I'm currently trying to most efficiently multiply an array by complex numbers in place (the memory is aligned just like std :: complex will, but currently uses our own ADT) with an array of scalar values โโthat is the same size as array of complex numbers.
The algorithm is already parallelized, i.e. the caller splits the work into threads. This calculation is performed on arrays of $ 100 million - so it may take some time. CUDA is not a solution for this product, although I would like to. I have access to boost and therefore have some potential for using BLAS / uBLAS.
I think, however, that SIMD can give much better results, but I am not good enough at how to do this with complex numbers. The code that I have now looks like this (remember that this is due to threads that correspond to the number of cores on the target machine). The target machine is also unknown. Thus, a general approach is probably best.
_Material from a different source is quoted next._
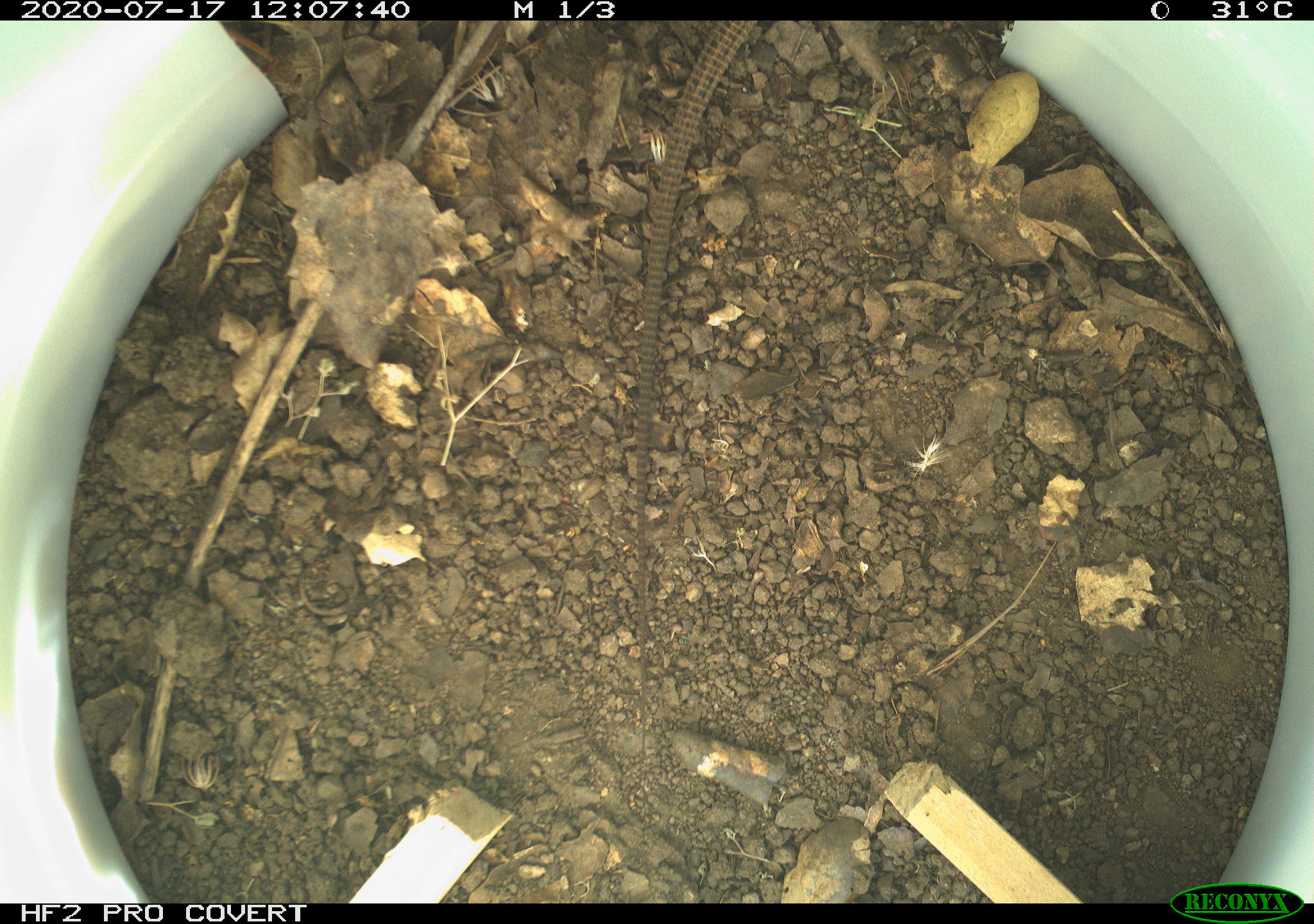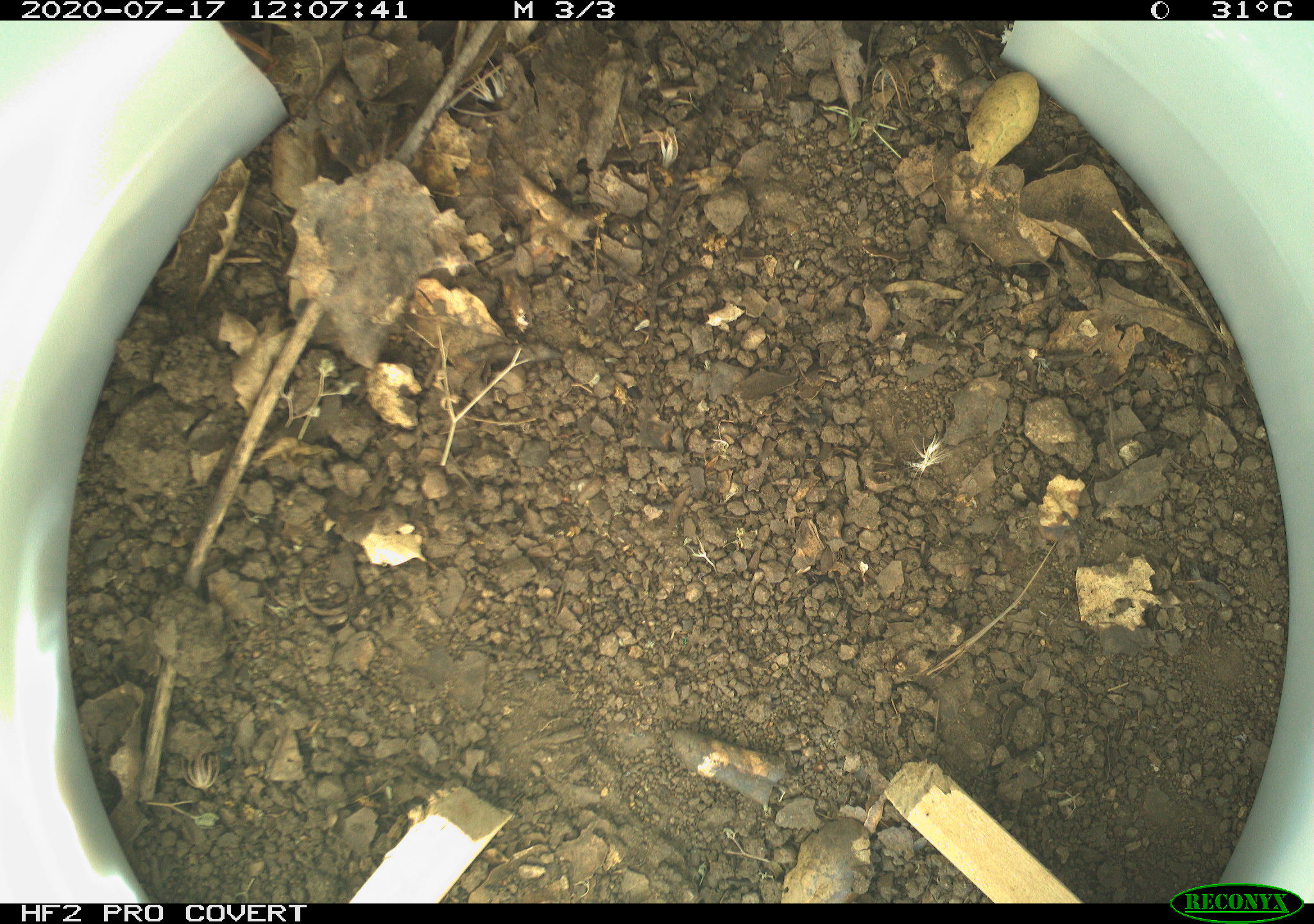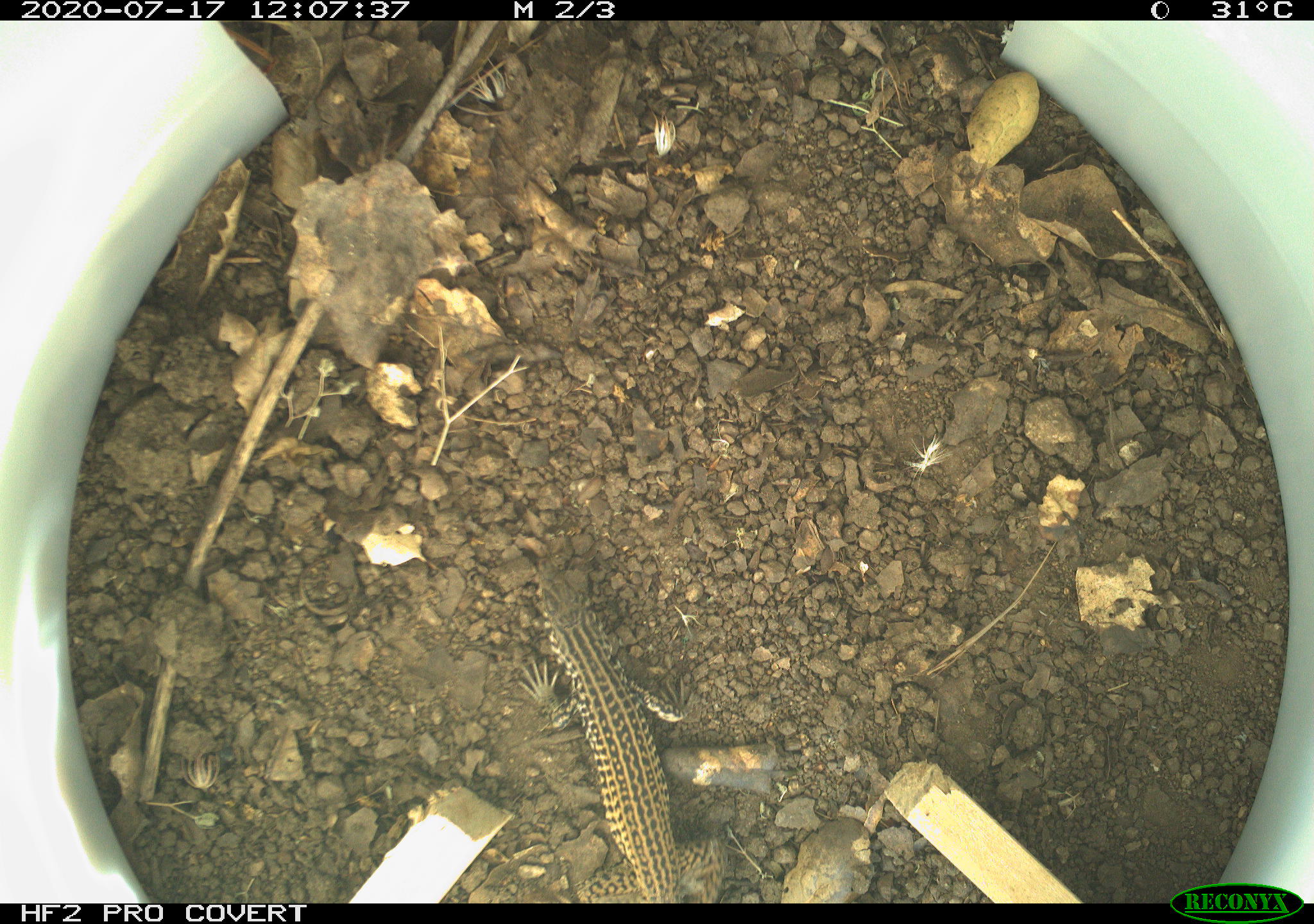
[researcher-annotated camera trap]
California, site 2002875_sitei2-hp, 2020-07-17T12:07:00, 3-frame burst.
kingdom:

void cmult_scalar_inplace(fcomplex *values, const int start, const int end, const float *scalar) { for (register int idx = start; idx < end; ++idx) { values[idx].real *= scalar[idx]; values[idx].imag *= scalar[idx]; } }
fcomplex is defined as follows:
struct fcomplex { float real; float imag; };
I tried to manually expand the loop, since my loop counter will always have a value of 2, but the compiler is already doing this for me (I deployed to 32). I tried the const float reference to the scalar, thinking that I would keep one access - and this turned out to be equal to what the compiler already did. I tried STL and transformed which game is close to the results, but worse. I also tried casting in std :: complex and allowed it to use the overloaded operator for a scalar * complex for multiplication, but this ended up giving the same results.
So who has any ideas? Much attention is paid to your opinion in this regard! The target platform is Windows. I am using Visual Studio 2008. The product also cannot contain GPL code! Thank you very much.